The image seems to be associated with an article or a report from Visual Capitalist, a website known for its data-driven visual content, and is likely a graphical representation of how the US mortgage rates have increased as of the date mentioned in the URL, which appears to be September 11th.
Typically, such a graph would show a timeline on the horizontal axis (x-axis), possibly spanning months or years, and the mortgage rates percentage on the vertical axis (y-axis). The lines or bars on the graph would illustrate the changes and trends in mortgage rates over the specified time period, perhaps highlighting a significant rise or depicting historical context for current rates.

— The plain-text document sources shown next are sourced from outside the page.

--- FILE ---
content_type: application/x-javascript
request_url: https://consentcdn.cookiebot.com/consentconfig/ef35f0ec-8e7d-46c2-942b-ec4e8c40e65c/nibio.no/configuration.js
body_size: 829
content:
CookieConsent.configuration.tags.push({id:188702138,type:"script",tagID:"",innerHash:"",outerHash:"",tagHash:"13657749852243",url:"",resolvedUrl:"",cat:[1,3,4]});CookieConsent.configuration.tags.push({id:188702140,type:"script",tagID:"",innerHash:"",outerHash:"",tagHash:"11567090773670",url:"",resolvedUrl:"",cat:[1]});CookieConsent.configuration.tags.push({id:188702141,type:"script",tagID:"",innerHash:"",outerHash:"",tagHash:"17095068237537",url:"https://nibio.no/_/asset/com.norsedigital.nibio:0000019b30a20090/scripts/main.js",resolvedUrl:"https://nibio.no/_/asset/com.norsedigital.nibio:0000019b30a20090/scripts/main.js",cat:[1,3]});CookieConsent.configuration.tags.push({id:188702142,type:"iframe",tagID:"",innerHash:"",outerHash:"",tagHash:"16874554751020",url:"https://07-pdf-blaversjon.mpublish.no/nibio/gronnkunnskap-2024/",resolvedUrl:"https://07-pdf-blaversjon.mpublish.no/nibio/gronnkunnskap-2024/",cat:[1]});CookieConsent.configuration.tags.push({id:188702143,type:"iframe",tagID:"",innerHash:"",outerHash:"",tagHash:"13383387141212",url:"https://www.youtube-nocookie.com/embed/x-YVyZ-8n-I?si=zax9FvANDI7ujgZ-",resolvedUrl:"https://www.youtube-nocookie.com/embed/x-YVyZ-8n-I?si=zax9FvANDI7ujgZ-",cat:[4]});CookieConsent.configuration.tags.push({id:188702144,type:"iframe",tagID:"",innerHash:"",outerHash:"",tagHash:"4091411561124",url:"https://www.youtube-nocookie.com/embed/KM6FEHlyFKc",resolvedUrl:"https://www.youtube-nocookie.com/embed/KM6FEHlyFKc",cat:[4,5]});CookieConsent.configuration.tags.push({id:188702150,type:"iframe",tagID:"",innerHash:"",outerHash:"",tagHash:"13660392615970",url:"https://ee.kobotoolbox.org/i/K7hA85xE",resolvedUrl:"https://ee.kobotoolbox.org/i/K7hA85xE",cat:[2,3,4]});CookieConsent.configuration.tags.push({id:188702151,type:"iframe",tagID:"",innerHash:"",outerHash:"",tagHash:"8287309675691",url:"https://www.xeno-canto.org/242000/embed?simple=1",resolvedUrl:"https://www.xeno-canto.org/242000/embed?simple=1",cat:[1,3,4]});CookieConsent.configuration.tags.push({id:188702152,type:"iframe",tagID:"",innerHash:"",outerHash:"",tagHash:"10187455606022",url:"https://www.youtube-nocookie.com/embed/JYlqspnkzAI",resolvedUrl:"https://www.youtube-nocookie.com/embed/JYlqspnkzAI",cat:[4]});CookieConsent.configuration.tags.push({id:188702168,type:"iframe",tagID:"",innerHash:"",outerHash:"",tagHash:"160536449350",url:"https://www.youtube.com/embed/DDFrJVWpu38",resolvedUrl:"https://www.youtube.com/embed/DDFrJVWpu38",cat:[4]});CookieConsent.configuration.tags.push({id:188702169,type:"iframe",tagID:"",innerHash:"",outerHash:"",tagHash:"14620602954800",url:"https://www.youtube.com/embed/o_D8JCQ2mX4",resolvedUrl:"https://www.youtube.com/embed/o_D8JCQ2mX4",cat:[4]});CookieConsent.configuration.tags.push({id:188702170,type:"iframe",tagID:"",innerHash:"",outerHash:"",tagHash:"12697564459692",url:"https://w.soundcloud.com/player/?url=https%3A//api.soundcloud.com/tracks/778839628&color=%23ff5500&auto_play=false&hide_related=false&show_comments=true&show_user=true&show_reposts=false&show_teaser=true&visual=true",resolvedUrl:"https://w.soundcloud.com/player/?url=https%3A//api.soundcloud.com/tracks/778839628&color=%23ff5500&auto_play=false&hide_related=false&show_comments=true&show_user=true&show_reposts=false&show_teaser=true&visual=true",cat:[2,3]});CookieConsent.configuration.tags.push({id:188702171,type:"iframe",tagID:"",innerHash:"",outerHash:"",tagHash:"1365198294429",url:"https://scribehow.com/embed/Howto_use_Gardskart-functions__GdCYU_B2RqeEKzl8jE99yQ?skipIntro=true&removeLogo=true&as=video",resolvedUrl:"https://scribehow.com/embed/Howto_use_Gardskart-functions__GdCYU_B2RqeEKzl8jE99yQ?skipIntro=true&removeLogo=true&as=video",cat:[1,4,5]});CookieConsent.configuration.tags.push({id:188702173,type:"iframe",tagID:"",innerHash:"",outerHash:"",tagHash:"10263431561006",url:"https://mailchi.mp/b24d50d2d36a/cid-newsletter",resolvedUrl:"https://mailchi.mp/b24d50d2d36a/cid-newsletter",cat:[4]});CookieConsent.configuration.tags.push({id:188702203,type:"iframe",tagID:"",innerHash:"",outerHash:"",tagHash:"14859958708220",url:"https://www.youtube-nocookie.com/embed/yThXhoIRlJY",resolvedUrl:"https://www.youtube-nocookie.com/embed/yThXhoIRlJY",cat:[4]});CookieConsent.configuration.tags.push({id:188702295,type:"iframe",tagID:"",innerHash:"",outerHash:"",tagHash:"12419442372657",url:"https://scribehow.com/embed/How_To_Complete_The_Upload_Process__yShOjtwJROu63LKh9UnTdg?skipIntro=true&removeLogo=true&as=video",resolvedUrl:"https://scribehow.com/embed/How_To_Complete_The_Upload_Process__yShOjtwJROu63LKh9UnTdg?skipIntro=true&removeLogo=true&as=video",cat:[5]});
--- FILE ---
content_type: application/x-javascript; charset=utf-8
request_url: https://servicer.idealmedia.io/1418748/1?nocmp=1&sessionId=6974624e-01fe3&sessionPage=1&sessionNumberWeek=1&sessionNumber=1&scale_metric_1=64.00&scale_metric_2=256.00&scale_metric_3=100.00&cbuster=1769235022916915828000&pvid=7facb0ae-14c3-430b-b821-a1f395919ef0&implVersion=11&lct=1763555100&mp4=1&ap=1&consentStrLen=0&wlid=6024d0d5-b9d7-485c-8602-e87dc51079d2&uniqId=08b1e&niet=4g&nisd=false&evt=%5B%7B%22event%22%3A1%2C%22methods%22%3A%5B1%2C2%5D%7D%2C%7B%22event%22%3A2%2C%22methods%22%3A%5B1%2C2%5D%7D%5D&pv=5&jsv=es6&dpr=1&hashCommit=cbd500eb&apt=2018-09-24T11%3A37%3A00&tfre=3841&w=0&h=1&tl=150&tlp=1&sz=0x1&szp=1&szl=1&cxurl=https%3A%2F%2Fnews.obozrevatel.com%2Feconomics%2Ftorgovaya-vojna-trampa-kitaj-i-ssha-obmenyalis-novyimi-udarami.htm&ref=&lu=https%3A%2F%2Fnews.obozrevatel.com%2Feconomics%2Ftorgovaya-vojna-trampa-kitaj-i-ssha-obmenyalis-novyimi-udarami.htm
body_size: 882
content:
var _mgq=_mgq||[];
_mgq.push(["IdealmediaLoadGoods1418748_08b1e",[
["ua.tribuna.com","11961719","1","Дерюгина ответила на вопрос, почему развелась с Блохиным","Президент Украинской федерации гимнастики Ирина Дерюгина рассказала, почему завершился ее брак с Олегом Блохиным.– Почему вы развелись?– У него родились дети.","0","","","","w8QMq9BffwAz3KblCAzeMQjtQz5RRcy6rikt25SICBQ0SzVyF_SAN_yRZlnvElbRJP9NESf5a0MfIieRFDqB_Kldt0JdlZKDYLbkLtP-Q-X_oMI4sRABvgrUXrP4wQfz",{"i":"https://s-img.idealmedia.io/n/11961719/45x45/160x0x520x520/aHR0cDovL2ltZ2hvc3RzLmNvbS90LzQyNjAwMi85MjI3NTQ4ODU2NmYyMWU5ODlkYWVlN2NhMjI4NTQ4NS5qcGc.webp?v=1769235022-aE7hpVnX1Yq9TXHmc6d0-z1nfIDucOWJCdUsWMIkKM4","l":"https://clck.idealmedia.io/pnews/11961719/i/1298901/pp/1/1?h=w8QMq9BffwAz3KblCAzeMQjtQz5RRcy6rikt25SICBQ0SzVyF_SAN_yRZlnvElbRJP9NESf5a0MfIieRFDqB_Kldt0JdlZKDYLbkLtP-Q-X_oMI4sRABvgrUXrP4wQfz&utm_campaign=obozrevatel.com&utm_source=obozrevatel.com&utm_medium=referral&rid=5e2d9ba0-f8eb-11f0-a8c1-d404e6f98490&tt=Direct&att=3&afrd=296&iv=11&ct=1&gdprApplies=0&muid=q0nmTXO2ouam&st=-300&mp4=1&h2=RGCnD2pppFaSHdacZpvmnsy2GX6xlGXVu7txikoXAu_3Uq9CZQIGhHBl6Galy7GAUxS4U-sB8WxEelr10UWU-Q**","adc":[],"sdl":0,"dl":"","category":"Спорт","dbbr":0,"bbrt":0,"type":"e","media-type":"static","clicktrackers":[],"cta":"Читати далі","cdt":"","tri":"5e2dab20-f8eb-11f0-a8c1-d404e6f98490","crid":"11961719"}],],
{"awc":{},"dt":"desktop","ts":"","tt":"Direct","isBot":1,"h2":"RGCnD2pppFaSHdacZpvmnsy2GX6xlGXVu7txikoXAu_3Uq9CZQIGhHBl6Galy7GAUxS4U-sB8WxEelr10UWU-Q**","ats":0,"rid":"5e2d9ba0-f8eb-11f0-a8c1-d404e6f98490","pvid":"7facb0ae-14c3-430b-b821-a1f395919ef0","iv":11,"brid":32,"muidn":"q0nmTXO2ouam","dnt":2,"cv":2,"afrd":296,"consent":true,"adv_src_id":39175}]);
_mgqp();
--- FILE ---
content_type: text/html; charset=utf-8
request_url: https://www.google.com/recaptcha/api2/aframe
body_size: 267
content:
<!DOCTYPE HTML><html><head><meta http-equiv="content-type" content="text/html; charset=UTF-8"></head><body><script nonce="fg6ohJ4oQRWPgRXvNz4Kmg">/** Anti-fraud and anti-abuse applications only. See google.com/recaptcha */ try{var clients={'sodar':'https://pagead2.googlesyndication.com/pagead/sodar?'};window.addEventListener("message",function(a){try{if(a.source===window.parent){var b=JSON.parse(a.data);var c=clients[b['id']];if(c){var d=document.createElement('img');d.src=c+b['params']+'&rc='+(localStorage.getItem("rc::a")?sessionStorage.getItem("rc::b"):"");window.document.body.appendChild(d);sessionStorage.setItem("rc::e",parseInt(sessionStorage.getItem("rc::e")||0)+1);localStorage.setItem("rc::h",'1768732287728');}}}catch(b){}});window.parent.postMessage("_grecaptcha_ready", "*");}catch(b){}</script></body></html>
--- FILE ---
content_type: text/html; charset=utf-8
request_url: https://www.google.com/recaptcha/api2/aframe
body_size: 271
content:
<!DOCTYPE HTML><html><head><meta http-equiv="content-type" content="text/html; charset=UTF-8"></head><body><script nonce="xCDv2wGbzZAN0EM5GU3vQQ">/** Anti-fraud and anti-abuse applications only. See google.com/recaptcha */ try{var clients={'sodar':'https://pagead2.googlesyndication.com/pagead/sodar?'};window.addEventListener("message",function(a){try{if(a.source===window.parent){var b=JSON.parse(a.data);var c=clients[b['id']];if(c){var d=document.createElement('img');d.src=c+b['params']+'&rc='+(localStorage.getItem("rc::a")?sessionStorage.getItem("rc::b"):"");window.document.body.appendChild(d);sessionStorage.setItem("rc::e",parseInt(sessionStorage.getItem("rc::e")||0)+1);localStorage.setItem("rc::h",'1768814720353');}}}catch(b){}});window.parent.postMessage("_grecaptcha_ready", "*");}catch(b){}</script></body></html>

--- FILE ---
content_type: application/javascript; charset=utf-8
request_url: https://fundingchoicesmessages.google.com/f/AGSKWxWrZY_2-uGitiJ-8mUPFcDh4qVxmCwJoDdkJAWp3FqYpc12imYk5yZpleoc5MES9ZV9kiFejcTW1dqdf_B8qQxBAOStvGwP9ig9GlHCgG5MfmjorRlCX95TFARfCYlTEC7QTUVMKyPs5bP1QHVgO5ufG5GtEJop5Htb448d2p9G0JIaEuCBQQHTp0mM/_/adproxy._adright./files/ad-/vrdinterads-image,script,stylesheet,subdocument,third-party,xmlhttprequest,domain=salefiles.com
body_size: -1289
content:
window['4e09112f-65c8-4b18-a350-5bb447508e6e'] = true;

For more detailed information, you would need to actually view the image or access the accompanying article or dataset that provides the context and analysis of the data visualized in the graph.
Complete with Two images
image_urls = [
"https://www.visualcapitalist.com/wp-content/uploads/2023/10/US_Mortgage_Rate_Surge-Sept-11-1.jpg",
"https://www.sportsnet.ca/wp-content/uploads/2023/11/CP1688996471-1040x572.jpg",
# "https://res.cloudinary.com/hello-tickets/image/upload/c_limit,f_auto,q_auto,w_1920/v1640835927/o3pfl41q7m5bj8jardk0.jpg",
# "https://www.cleverfiles.com/howto/wp-content/uploads/2018/03/minion.jpg",
]
image_documents_1 = load_image_urls(image_urls)
response_multi = openai_mm_llm.complete(
prompt="is there any relationship between those images?",
image_documents=image_documents_1,
)
print(response_multi)
Based on the provided images, it is difficult to establish a direct relationship as they depict different subjects. The first image URL leads to a visual representation of the surge in U.S. mortgage rates, which is a financial and economic topic. The second image URL is from Sportsnet, which typically covers sports-related content, indicating that the image may be related to a sports event or news.
Without further context or information about the intent behind the query or the specific content of the images, any relationship would be speculative. If the question refers to a thematic, conceptual, or contextual relationship, more information would be necessary to make an accurate assessment.
Use GPT4V to understand images from local files
from llama_index import SimpleDirectoryReader
# put your local directore here
image_documents = SimpleDirectoryReader("./images_wiki").load_data()
response = openai_mm_llm.complete(
prompt="Describe the images as an alternative text",
image_documents=image_documents,
)
from PIL import Image
import matplotlib.pyplot as plt
img = Image.open("./images_wiki/3.jpg")
plt.imshow(img)
<matplotlib.image.AxesImage at 0x297eec110>

print(response)
You are looking at a close-up image of a glass Coca-Cola bottle. The label on the bottle features the iconic Coca-Cola logo with additional text underneath it commemorating the 2002 FIFA World Cup hosted by Korea/Japan. The label also indicates that the bottle contains 250 ml of the product. In the background with a shallow depth of field, you can see the blurred image of another Coca-Cola bottle, emphasizing the focus on the one in the foreground. The overall lighting and detail provide a clear view of the bottle and its labeling.